Getz faces an enormous task, and while admitting the problem is always the first step, there are usually 11 others after that. Rick Hahn stalled out somewhere in the middle.
There’s a template for action, but the snags are easy to see. Getz said he wants the team to get better defensively, and will forgo offensive upside if necessary. That’s a valid way to attempt to address the White Sox’s run differential issues, except it also leads to new hitting coach Marcus Thames issuing a troubling prescription for the offense.
“I heard Getzy’s interview, and he’s trying to make some moves to make the team a little more athletic and get some guys to put the ball in play a little bit more,” Thames said. “And I like that vision.
“The game has come to a point where situational hitting has been a lost art until the postseason, and then you see teams trying to bunt and hit-and-run and stuff like that during the postseason. We’re going to start hitting that in Spring Training and we’re going to change our identity a little bit, and I like that vision of what they’re trying to get done.”
If this is an accurate description of Thames’ weltanschauung regardless of the talent, then it can make like Taylor Swift and go back to 1989. However, if he’s trying to get ahead of a scenario where he’s tasked with taking an influx of glove-first guys and shaping a watchable offense, then that’s about the best way he can try to spin it. Unlike Boyer, he’s not the guy in charge of acquiring or retaining the talent. He can only try to anticipate it.
A little action would go a long way in clarifying vision, but besides finalizing a coaching staff that still has an unpopular, ineffective manager at the top of it, the only thing the White Sox have done is dismiss their popular broadcaster for reasons. The people at the top don’t have to make sense, but they make it harder for everybody else downstream to form a cohesive vision in their wake.
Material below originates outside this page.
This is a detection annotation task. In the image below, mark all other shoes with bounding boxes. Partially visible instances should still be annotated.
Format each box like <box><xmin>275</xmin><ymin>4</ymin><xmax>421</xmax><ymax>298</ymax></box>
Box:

The GM meetings ended early due to a suspected norovirus, and the quick dispersion of all the newsmakers didn’t help us in our quest for more material to work with. Still, it was long enough to arrive at the first cliché of the Chris Getz Era.
Back in September, Getz said he spent the month “doing a deeper dive” into the organization. It only sounded funny because he was supposed to have an intimate knowledge of what the White Sox weren’t doing well enough, but there’s no harm in confirming everything once granted decision-making power. Measure twice, cut once, sure.
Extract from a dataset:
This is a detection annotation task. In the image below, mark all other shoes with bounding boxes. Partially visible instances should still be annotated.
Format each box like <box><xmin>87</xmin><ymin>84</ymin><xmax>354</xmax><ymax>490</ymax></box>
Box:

Now it’s November, and Getz still has his scuba gear on:
“We want to identify players that we feel like can help us, both short term and long term, and when those players come our way, then we’ll make a decision,” Getz said. “Obviously, there’s a financial component to it that Jerry gets involved in, and we’ll continue to have those conversations. … But right now, there’s certainly a deeper dive that needs to happen with this club as we improve moving forward.”
Again, something needs to happen, because a guy can only take so many deep dives into such a shallow pool before invoking the concussion protocol.